John waited; Roger took a draught of beer.

Roger went on: “The appetite of the Chung-Li virus was for the tribe of Oryzae, of the family of Gramineae. Phase 5 is rather less discriminating. It thrives on all the Gramineae.”

“Gramineae!”

Roger smiled, not very happily. “I’ve only picked up the jargon recently myself. Gramineae means grasses—all the grasses.”

John thought of David. ‘We’ve been lucky.’ “Grasses,” he said,”—that includes wheat.”

“Wheat, oats, barley, rye—that’s a starter. Then meat, dairy foods, poultry. In a couple of years’ time we’ll be living on fish and chips—if we can get the fat to fry them in.”

They’ll find an answer to it.”

“Yes,” Roger said, “of course they will. They found an answer to the original virus, didn’t they? I wonder in what directions Phase 6 will extend its range—to potatoes, maybe?”

John had a thought: “If they’re keeping it quiet—I take it this is on an international level—might it not be because they’re reasonably sure an answer is already in the bag?”

That’s one way of looking at it. My own feeling was that they might be waiting until they have got the machine-guns into position.”

“Machine-guns?”

They’ve got to be ready,” Roger said, “for the second two hundred million.”

“It can’t come to that. Not with all the world’s resources working on it right from the beginning. After all, if the Chinese had had the sense to call in help…”

“We’re a brilliant race,” Roger observed. “We found out how to use coal and oil, and when they showed the first signs of running out we got ready to hop on the nuclear energy wagon{39}. The mind boggles at man’s progress in the last hundred years. If I were a Martian{40}, I wouldn’t take odds even of a thousand to one on intellect of that kind being defeated by a little thing like a virus. Don’t think I’m not an optimist, but I like to hedge my bets{41} even when the odds look good.”

“Even if you look at it from the worst point of view,” John said, “we probably could live on fish and vegetables. It wouldn’t be the end of the world.”

“Could we?” Roger asked. “All of us? Not on our present amount of food intake.”

“One picks up some useful information from having a farmer in the family,” John said. “An acre of land yields between one and two hundredweight of meat, or thirty hundredweight of bread. But it will yield ten tons of potatoes.”

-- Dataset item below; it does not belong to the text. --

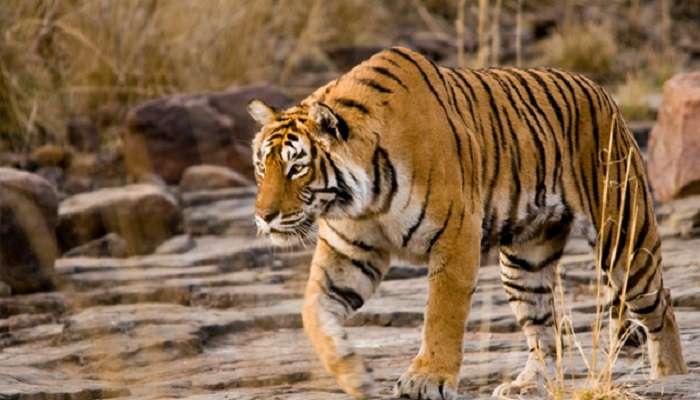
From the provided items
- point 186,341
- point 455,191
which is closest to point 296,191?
point 455,191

“You encourage me,” Roger commented. “I am now prepared to believe that Phase 5 will not wipe out the human race. That leaves me only my own immediate circle to worry about I can disengage my attention from the major issues.”

“Damn it!” John said. “This isn’t China.”

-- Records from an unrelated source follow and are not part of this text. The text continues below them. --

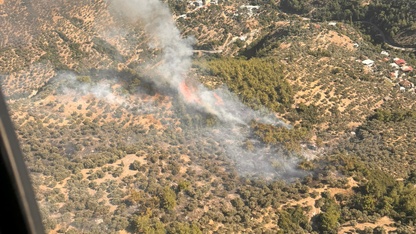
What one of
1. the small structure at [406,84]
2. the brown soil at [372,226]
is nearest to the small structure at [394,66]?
the small structure at [406,84]

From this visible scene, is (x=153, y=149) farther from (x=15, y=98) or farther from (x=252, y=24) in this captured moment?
(x=252, y=24)

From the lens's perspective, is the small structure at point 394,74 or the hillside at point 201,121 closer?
the hillside at point 201,121

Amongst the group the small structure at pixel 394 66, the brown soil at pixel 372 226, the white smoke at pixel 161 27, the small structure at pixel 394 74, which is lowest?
the brown soil at pixel 372 226

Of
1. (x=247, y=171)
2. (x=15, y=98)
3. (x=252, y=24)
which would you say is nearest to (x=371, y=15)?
(x=252, y=24)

“No,” Roger said. “This is a country of fifty million people that imports nearly half its food requirements.”

“We may have to tighten our belts{42}.”

“A tight belt,” said Roger, “looks silly on a skeleton.”

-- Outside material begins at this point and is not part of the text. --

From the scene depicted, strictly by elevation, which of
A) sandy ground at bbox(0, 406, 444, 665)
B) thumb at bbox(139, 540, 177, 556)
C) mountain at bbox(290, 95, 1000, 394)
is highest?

“I’ve told you,” John said, “—if you plant potatoes instead of grain crops you get a bulk yield that’s more than six times heavier.”

“Now go and tell the government. On second thoughts, don’t. Whatever the prospects, I’m not prepared to throw my job in. And there, unless I’m a long way off the mark, you have the essential clue. Even if I thought you were the only man who had that information, and thought that information might save us all from starvation, I should think twice before I advised you to advertise my own security failings.”

“Twice, possibly,” John said, “but not three times. It would be your future as well.”